Q: Is J-B Weld toxic?

A: No. J-B Weld is non-toxic. However, we do not recommend consuming the product.

^^^^^^^^From there web site ^^^^^^^^

Just my 2 cents.


OK, I'll bite... they just don't want you to eat JB Weld. They didn't say not to consume what has touched the product, just not the product itself. I have JB Weld on my heatstick and I haven't grown an extra arm or anything :)
 
OK, I'll bite... they just don't want you to eat JB Weld. They didn't say not to consume what has touched the product, just not the product itself. I have JB Weld on my heatstick and I haven't grown an extra arm or anything :)

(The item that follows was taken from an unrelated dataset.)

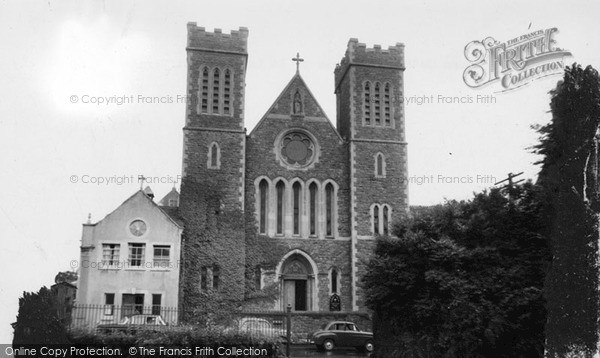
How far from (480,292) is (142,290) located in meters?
16.7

It takes several years to grow an extra arm, keep checking for the bud to sprout. Maybe you will get lucky and grow some other appendage.

LOL
 
It takes several years to grow an extra arm, keep checking for the bud to sprout. Maybe you will get lucky and grow some other appendage.

LOL

Exactly !!! Just because they say it is non toxic, does not mean it is a "Food Grade" product. Constant exposure to heat and liquid will have this product leaching into what ever is being made, and thus the consumption begins!